In a new report, Santander InnoVentures, the megabank's venture capital fund, argues that banks and fintech startups need to collaborate in order to "reboot" the global financial services industry and trigger the 'Fintech 2.0' revolution.

Unlike the first generation of fintech pioneers that are limited to relatively simple propositions such as digital wallets and peer-to-peer lending, 'Fintech 2.0' will deliver fundamental changes to the infrastructure and processes at the core of the financial services industry, according to a new report from Santander InnoVenture, co-authored with Oliver Wyman and Anthemis Group.

The document, called 'The Fintech 2.0 Paper: rebooting financial services', reads:

"Fintech 2.0 represents a far broader opportunity to re-engineer the infrastructure and processes of the global financial services industry, in which the top 300 banks command a revenue pool worth $3.8 trillion."

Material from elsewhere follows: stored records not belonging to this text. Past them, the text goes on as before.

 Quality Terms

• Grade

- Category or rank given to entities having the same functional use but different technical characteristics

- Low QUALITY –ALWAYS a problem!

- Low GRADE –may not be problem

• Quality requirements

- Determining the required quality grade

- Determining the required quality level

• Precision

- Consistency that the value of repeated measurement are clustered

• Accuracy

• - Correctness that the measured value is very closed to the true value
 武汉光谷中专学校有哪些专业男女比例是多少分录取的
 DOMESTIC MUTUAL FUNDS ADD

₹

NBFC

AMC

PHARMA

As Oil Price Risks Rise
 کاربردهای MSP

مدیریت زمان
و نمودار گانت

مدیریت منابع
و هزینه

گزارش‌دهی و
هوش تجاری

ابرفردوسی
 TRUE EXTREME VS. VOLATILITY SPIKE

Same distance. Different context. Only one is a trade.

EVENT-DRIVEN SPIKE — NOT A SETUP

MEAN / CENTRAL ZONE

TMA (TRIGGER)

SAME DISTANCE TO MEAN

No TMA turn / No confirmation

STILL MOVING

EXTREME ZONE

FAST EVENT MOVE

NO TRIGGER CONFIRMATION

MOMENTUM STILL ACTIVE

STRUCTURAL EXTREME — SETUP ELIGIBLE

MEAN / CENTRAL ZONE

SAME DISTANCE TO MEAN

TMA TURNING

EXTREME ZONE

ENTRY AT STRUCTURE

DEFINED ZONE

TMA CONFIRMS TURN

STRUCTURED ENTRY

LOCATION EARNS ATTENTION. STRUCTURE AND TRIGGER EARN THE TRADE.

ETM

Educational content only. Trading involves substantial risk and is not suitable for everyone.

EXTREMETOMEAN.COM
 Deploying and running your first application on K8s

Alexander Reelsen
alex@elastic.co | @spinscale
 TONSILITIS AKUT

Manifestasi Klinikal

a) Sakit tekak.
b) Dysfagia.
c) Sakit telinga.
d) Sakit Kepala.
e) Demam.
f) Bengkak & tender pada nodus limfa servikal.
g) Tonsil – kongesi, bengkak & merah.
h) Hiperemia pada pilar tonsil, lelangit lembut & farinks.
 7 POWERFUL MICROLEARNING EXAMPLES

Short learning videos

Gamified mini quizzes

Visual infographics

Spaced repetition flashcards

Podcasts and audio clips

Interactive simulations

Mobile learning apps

Released at MoneyConf, the manifesto is a call to action on banks and fintech startups to collaborate with "each providing the other with what it now lacks" in order to realize the opportunity of Fintech 2.0.

"The strengths and weaknesses of both banks and fintechs mean that both will often do better by cooperating rather than by competing. New digital businesses must either grow quickly or die. Banks can offer fintechs immediate scale and critical mass through access to demand."

Mariano Belinky, managing principal at Santader Innoventures, said that "funds alone are not enough," stressing that in order to move forward to the next phase of evolution in financials services, banks need to "invite fintechs to work within [their] industry, even inside [their] own businesses."

Mariano Belinky, managing principal at Santader Innoventures

Along the same lines, Andrew Veitch, director at Anthemis Group, emphasized that "the greatest opportunity in the industry lies at the meeting point of large financial institutions and young, ambitious startups."      

The report also investigates major banking innovations based on the "Internet of Things" (IoT), smart data, distributed ledgers and frictionless processes beyond payments and consumer credits.

"We expect the IoT, combined with the distributed ledger and smart contracts, to dramatically reduce these costs," the report reads.

"IoT technology will provide banks with real-time access to trade data, eliminating the need for manual checks and paper documentation such as bills of lading. [...]

"Distributed ledgers technology has several attractive features. Transactions can be made to be irrevocable, and clearing and settlements can be programmed to be near-instantaneous, allowing distributed ledger operators to increase the accuracy of trade data and reduce settlement risk."